» TO BE DONE: Output the lines that follow exactly as they are.

-- THE RECORDS start --

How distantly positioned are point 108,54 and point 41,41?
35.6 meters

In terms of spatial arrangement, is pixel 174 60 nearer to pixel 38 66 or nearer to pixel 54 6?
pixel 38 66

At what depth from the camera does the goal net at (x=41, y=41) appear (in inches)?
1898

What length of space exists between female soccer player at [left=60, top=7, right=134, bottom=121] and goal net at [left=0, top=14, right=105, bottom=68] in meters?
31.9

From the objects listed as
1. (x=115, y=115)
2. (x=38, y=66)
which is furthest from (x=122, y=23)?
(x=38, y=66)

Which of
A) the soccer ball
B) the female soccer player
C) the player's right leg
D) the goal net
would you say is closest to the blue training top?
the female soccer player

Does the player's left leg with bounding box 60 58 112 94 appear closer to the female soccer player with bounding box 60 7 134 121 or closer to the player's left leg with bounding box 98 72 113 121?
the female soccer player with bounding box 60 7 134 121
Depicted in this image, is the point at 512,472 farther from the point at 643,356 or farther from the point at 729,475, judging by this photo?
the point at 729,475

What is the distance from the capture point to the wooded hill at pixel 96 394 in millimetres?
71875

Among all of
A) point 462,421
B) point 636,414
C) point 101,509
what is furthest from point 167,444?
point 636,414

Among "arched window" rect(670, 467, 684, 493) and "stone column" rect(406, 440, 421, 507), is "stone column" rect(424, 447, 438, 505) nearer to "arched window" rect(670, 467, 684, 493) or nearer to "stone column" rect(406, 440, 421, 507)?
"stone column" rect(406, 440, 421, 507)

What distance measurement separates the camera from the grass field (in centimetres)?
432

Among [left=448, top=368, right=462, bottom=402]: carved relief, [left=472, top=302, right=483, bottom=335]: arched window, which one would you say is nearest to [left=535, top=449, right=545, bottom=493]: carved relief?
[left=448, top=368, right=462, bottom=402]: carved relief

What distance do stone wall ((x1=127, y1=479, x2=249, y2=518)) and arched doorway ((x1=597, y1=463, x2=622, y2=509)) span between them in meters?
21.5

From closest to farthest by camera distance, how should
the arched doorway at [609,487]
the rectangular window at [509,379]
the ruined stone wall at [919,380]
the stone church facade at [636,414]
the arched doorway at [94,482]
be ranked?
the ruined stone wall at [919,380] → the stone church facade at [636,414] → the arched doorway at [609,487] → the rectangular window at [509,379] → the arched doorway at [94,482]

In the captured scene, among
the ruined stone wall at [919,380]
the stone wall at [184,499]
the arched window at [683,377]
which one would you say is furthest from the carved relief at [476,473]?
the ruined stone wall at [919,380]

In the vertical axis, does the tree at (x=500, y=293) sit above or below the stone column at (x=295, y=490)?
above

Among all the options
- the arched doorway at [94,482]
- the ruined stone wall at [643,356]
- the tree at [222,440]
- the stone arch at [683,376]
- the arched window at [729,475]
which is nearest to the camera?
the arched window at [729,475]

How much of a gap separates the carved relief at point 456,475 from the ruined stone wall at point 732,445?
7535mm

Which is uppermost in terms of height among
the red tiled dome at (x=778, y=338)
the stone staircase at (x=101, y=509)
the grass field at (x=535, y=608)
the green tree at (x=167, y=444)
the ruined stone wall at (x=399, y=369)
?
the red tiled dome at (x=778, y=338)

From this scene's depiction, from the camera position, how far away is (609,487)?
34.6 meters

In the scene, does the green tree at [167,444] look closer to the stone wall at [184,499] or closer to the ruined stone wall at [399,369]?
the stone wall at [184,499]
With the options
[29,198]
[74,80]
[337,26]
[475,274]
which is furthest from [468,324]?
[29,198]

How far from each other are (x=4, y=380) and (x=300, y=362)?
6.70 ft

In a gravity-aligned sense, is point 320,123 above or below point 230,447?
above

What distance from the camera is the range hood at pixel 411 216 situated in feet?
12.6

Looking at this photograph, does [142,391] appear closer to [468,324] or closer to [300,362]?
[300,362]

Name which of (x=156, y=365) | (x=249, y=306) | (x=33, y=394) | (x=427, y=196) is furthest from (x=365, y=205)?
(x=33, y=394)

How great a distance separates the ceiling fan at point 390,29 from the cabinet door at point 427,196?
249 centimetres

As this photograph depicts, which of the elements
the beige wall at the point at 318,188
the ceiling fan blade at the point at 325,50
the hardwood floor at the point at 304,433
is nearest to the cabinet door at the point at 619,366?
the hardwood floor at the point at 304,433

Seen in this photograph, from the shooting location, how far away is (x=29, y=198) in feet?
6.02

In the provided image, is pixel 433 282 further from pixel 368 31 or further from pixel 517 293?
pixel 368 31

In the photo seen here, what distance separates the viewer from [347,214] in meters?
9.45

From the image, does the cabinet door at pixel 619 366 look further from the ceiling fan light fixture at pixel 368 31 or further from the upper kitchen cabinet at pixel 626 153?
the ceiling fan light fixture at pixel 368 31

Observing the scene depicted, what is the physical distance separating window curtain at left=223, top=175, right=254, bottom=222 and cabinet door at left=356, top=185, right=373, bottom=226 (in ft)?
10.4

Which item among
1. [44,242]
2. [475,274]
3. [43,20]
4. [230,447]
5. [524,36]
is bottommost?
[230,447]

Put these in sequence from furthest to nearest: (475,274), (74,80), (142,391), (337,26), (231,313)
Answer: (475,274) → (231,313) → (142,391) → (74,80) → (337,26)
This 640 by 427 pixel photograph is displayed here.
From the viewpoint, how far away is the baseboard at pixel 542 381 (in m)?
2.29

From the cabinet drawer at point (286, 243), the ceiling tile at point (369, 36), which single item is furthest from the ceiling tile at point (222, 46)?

-- THE RECORDS end --

» REPLY:
How distantly positioned are point 108,54 and point 41,41?
35.6 meters

In terms of spatial arrangement, is pixel 174 60 nearer to pixel 38 66 or nearer to pixel 54 6?
pixel 38 66

At what depth from the camera does the goal net at (x=41, y=41) appear (in inches)?
1898

What length of space exists between female soccer player at [left=60, top=7, right=134, bottom=121] and goal net at [left=0, top=14, right=105, bottom=68] in meters?
31.9

From the objects listed as
1. (x=115, y=115)
2. (x=38, y=66)
which is furthest from (x=122, y=23)?
(x=38, y=66)

Which of
A) the soccer ball
B) the female soccer player
C) the player's right leg
D) the goal net
would you say is closest to the blue training top?
the female soccer player

Does the player's left leg with bounding box 60 58 112 94 appear closer to the female soccer player with bounding box 60 7 134 121 or closer to the player's left leg with bounding box 98 72 113 121?
the female soccer player with bounding box 60 7 134 121
Depicted in this image, is the point at 512,472 farther from the point at 643,356 or farther from the point at 729,475, judging by this photo?
the point at 729,475

What is the distance from the capture point to the wooded hill at pixel 96 394 in millimetres?
71875

Among all of
A) point 462,421
B) point 636,414
C) point 101,509
what is furthest from point 167,444?
point 636,414

Among "arched window" rect(670, 467, 684, 493) and "stone column" rect(406, 440, 421, 507), is "stone column" rect(424, 447, 438, 505) nearer to "arched window" rect(670, 467, 684, 493) or nearer to "stone column" rect(406, 440, 421, 507)?
"stone column" rect(406, 440, 421, 507)

What distance measurement separates the camera from the grass field (in centimetres)?
432

Among [left=448, top=368, right=462, bottom=402]: carved relief, [left=472, top=302, right=483, bottom=335]: arched window, which one would you say is nearest to [left=535, top=449, right=545, bottom=493]: carved relief?
[left=448, top=368, right=462, bottom=402]: carved relief

What distance do stone wall ((x1=127, y1=479, x2=249, y2=518)) and arched doorway ((x1=597, y1=463, x2=622, y2=509)) span between them in meters?
21.5

From closest to farthest by camera distance, how should
the arched doorway at [609,487]
the rectangular window at [509,379]
the ruined stone wall at [919,380]
the stone church facade at [636,414]
the arched doorway at [94,482]
be ranked?
the ruined stone wall at [919,380] → the stone church facade at [636,414] → the arched doorway at [609,487] → the rectangular window at [509,379] → the arched doorway at [94,482]

In the captured scene, among
the ruined stone wall at [919,380]
the stone wall at [184,499]
the arched window at [683,377]
which one would you say is furthest from the carved relief at [476,473]?
the ruined stone wall at [919,380]

In the vertical axis, does the tree at (x=500, y=293) sit above or below the stone column at (x=295, y=490)?
above

Among all the options
- the arched doorway at [94,482]
- the ruined stone wall at [643,356]
- the tree at [222,440]
- the stone arch at [683,376]
- the arched window at [729,475]
which is nearest to the camera?
the arched window at [729,475]

How much of a gap separates the carved relief at point 456,475 from the ruined stone wall at point 732,445?
7535mm

Which is uppermost in terms of height among
the red tiled dome at (x=778, y=338)
the stone staircase at (x=101, y=509)
the grass field at (x=535, y=608)
the green tree at (x=167, y=444)
the ruined stone wall at (x=399, y=369)
?
the red tiled dome at (x=778, y=338)

From this scene's depiction, from the camera position, how far away is (609,487)?
34.6 meters

In the scene, does the green tree at [167,444] look closer to the stone wall at [184,499] or closer to the ruined stone wall at [399,369]?
the stone wall at [184,499]
With the options
[29,198]
[74,80]
[337,26]
[475,274]
which is furthest from [468,324]?
[29,198]

How far from each other are (x=4, y=380) and (x=300, y=362)?
6.70 ft

In a gravity-aligned sense, is point 320,123 above or below point 230,447?
above

What distance from the camera is the range hood at pixel 411 216 situated in feet?
12.6

Looking at this photograph, does [142,391] appear closer to [468,324] or closer to [300,362]?
[300,362]

Name which of (x=156, y=365) | (x=249, y=306) | (x=33, y=394) | (x=427, y=196) is furthest from (x=365, y=205)?
(x=33, y=394)

How great a distance separates the ceiling fan at point 390,29 from the cabinet door at point 427,196?
249 centimetres

As this photograph depicts, which of the elements
the beige wall at the point at 318,188
the ceiling fan blade at the point at 325,50
the hardwood floor at the point at 304,433
is nearest to the cabinet door at the point at 619,366?
the hardwood floor at the point at 304,433

Seen in this photograph, from the shooting location, how far away is (x=29, y=198) in feet?
6.02

In the provided image, is pixel 433 282 further from pixel 368 31 or further from pixel 517 293?
pixel 368 31

In the photo seen here, what distance separates the viewer from [347,214] in meters?
9.45

From the image, does the cabinet door at pixel 619 366 look further from the ceiling fan light fixture at pixel 368 31 or further from the upper kitchen cabinet at pixel 626 153?
the ceiling fan light fixture at pixel 368 31

Observing the scene depicted, what is the physical distance separating window curtain at left=223, top=175, right=254, bottom=222 and cabinet door at left=356, top=185, right=373, bottom=226 (in ft)?
10.4

Which item among
1. [44,242]
2. [475,274]
3. [43,20]
4. [230,447]
5. [524,36]
is bottommost?
[230,447]

Put these in sequence from furthest to nearest: (475,274), (74,80), (142,391), (337,26), (231,313)
Answer: (475,274) → (231,313) → (142,391) → (74,80) → (337,26)
This 640 by 427 pixel photograph is displayed here.
From the viewpoint, how far away is the baseboard at pixel 542 381 (in m)?
2.29

From the cabinet drawer at point (286, 243), the ceiling tile at point (369, 36), which single item is furthest from the ceiling tile at point (222, 46)?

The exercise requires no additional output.